Thieves snort cremated human, animal remains believing the ashes were cocaine

New York Daily News
PUBLISHED: | UPDATED:

A gang of teenage thieves looking to get high got a buzzkill instead when they realized a stash of “cocaine” they’d heisted and snorted was not the drug, but a dead man’s ashes.

The thieves, who burgled a woman’s Florida house in December, stole – among other items – an urn containing the resident’s father’s remains, as well as a container where the ashes of her two deceased dogs were stored, according to a sheriff’s report obtained by The Smoking Gun.

“The ashes that were taken from the house had been taken because the suspects mistook it for either cocaine or heroin,” the report reads. “During the conversation, it was learned that the suspects had snorted the ashes believing they were snorting cocaine.”

The robbers – all in their teens – later saw a news report about the woman’s house they’d robbed, in which it was revealed that the ashes were among the items stolen.

They wanted to return the stolen remains, the report states, but were “discouraged” by another individual, Gabriel Ruiz, “because of fingerprints.”

Rather than run the risk of being caught, the thieves tossed the ashes in a lake, sheriff’s spokesman Judge Cochran told Reuters.

The unusual details of the burglary did not emerge until the suspects were arrested for another robbery attempt last week.
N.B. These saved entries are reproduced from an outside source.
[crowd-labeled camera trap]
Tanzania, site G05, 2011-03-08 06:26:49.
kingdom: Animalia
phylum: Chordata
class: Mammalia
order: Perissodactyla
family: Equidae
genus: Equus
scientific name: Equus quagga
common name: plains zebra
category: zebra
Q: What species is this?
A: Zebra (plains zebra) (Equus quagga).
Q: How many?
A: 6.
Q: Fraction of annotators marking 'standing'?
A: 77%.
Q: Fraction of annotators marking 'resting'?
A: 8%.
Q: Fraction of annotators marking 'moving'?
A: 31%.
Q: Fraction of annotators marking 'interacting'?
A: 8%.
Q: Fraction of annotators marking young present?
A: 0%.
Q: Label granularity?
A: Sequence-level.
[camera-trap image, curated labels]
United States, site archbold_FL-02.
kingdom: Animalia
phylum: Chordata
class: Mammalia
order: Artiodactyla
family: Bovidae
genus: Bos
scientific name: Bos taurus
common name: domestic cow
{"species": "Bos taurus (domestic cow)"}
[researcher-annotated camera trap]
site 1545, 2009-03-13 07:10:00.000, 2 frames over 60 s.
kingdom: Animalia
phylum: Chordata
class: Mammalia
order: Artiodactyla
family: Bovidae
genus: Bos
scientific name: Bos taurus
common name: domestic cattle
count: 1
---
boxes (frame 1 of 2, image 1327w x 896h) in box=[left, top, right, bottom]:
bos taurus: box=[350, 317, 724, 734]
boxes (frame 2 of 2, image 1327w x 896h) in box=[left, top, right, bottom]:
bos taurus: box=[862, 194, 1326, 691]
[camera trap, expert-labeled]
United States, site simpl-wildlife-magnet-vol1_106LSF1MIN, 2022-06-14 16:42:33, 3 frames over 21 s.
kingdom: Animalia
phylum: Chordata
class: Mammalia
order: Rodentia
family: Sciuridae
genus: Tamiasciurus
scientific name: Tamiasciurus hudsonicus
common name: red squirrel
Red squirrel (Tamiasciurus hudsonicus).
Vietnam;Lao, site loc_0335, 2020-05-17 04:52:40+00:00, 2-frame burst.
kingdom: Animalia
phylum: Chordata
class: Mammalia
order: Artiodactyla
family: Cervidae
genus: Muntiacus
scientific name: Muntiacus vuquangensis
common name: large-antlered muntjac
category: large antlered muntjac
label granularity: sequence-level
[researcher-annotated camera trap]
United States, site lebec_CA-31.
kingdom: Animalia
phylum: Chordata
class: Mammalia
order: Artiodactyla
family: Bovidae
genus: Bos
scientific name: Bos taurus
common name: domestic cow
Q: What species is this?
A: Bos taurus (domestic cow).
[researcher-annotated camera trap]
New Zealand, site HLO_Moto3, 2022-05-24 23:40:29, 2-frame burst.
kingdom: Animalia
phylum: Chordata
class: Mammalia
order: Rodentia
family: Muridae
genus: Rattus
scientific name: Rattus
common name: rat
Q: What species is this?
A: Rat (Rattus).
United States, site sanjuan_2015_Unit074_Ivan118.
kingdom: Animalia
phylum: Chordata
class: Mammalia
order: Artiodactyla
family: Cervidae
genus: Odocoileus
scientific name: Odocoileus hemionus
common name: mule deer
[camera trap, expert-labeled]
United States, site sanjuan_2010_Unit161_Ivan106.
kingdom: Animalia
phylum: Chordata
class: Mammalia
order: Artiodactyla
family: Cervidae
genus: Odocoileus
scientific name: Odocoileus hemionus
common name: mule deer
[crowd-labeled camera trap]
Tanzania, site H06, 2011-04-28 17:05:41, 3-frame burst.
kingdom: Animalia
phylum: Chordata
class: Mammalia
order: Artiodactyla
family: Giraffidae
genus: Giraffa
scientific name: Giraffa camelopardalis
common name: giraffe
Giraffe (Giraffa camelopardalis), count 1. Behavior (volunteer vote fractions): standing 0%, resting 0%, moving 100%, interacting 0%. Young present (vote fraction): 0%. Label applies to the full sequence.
The three teenagers detained in the crime, according to Central Florida News, are Waldo Soroa, 19, Matrix Andaluz, 18, and Jose David Diaz Marrero, 19. They each face multiple charges.

Divers are reportedly combing the lake for the remains, though a source told The Smoking Gun there is a possibility the ashes are still in Soroa’s home.

Despite what is stated in the police report, some skepticism hangs over the story. Urban legends of criminals snorting ashes mistaken for cocaine have existed for years.

Rumor patrol website Snopes.com addressed the common story in 2007 and traced the myth back to 1996, when police in a robbery case reportedly believed the suspect had stolen ashes from a home believing them to be drugs. That theory, however, was never confirmed.

“Could any reasonable person mistake cremains for cocaine?” Snopes founder Barbara Mikkelson asked. “We don’t think so, thus we’re strongly tempted to dismiss all such tales as just being too far-fetched.”

However, some people – like Rolling Stones legend Keith Richards – have famously snorted ashes on purpose.

“As I took the lid off of the box [of ashes], a fine spray of his ashes blew out on to the table,” the rocker revealed last fall in his autobiography. “I couldn’t just brush him off so I wiped my finger over it and snorted the residue.”